» **Study questions**:
[1] In the article about Lupin's generic Tecfidera, in which two doses will the generic equivalent be available?
[2] From the article about Lupin's generic Tecfidera, extract the passage from "Lupin anticipates launching" up to and including "the original therapy.".

» **Excerpt to read**:

FDA Approves Lupin’s Generic Form of Tecfidera for MS Treatment
The therapy — dimethyl fumarate delayed-release capsules — is indicated for use in people with clinically isolated syndrome (CIS), relapsing-remitting MS (RRMS), and active secondary progressive MS (SPMS). Similar to Tecfidera, by Biogen, Lupin’s generic equivalent will be available in two doses, 120 mg and 240 mg.
Lupin anticipates launching the treatment shortly in the U.S. market.
Tecfidera is an oral FDA-approved therapy for the treatment of adults with relapsing MS. It works by decreasing inflammation and preventing nerve damage that may cause the disease’s symptoms. Lupin’s newly approved generic equivalent is indicated for the same forms of the disease as the original therapy.
Headquartered in Mumbai, India, Lupin develops and commercializes branded and generic formulations in several markets, including the U.S. According to its website, Lupin has received more than 250 FDA approvals and markets a total of 180 generic products. Lupin is the third-largest pharmaceutical company in the U.S. based on the number of prescriptions, the company said.

(Saved entries)

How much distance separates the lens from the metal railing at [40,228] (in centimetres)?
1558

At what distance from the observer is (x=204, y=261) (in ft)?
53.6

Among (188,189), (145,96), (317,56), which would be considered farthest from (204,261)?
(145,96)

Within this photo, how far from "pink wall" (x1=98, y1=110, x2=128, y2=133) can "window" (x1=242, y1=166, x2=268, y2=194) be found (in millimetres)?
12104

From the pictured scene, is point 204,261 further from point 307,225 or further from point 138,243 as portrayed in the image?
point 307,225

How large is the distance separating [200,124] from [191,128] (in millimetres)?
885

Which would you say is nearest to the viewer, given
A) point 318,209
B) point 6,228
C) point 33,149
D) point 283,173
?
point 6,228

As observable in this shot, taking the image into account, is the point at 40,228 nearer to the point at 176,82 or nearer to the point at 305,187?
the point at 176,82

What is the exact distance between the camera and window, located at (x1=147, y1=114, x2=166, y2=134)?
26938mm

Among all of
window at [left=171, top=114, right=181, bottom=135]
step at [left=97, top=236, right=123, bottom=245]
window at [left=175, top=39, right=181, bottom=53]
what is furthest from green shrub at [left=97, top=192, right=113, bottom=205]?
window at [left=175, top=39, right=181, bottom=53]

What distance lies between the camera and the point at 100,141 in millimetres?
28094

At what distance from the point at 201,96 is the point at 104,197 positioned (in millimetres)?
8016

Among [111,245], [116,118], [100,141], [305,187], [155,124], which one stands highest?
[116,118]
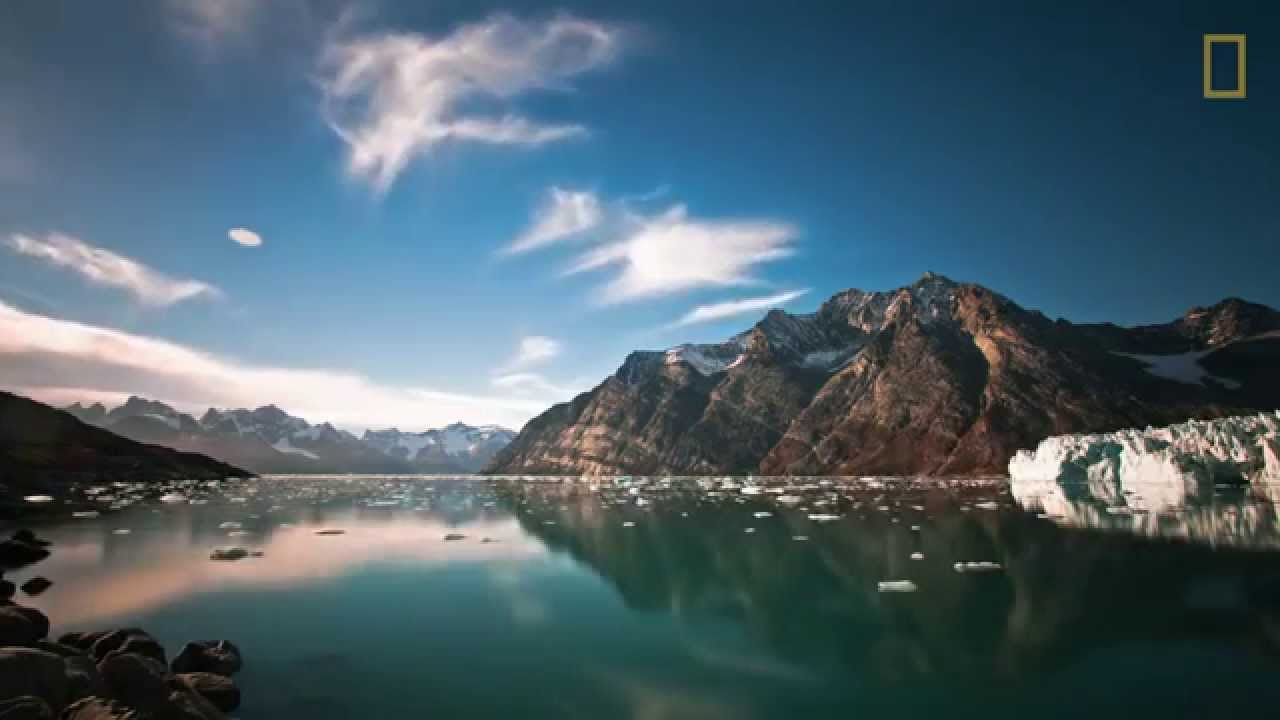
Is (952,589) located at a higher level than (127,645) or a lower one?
higher

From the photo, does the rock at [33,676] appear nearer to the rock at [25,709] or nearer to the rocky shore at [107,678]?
the rocky shore at [107,678]

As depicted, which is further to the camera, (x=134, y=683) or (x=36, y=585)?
(x=36, y=585)

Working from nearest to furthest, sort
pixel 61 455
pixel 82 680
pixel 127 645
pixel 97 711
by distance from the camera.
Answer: pixel 97 711 → pixel 82 680 → pixel 127 645 → pixel 61 455

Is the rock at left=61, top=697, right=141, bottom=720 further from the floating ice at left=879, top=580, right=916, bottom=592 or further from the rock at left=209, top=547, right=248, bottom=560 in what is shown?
the rock at left=209, top=547, right=248, bottom=560

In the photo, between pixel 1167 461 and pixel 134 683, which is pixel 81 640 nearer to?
pixel 134 683

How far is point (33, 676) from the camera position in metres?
6.92

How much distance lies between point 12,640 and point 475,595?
9342 mm

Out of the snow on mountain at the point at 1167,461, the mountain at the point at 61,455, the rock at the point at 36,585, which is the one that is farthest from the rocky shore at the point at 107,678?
the mountain at the point at 61,455

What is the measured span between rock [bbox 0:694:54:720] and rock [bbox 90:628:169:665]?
4.18 meters

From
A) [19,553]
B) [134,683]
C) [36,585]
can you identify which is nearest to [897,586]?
[134,683]

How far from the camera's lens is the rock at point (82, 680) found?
23.7ft

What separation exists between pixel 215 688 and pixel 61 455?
110184 millimetres

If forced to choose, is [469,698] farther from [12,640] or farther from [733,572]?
[733,572]

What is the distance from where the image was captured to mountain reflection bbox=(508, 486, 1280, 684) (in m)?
11.6
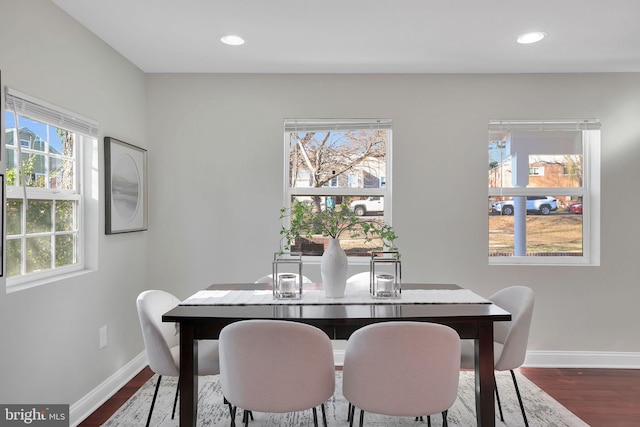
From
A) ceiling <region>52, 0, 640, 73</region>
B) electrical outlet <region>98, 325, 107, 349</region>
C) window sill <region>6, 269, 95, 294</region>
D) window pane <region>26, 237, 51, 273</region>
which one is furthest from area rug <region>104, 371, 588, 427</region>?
ceiling <region>52, 0, 640, 73</region>

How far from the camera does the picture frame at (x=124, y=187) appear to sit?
298 cm

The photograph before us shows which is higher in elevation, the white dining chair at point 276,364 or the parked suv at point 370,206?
the parked suv at point 370,206

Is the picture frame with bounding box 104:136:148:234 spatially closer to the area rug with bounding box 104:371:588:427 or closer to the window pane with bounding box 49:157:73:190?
the window pane with bounding box 49:157:73:190

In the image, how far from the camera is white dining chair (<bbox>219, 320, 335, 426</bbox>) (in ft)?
5.80

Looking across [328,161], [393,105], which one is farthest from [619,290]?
[328,161]

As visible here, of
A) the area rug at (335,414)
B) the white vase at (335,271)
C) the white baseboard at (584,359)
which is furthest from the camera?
the white baseboard at (584,359)

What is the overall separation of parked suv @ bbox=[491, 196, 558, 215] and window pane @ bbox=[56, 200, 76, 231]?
3.26m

» **Answers by task**:
[1] 120 mg and 240 mg.

[2]
Lupin anticipates launching the treatment shortly in the U.S. market.
Tecfidera is an oral FDA-approved therapy for the treatment of adults with relapsing MS. It works by decreasing inflammation and preventing nerve damage that may cause the disease’s symptoms. Lupin’s newly approved generic equivalent is indicated for the same forms of the disease as the original therapy.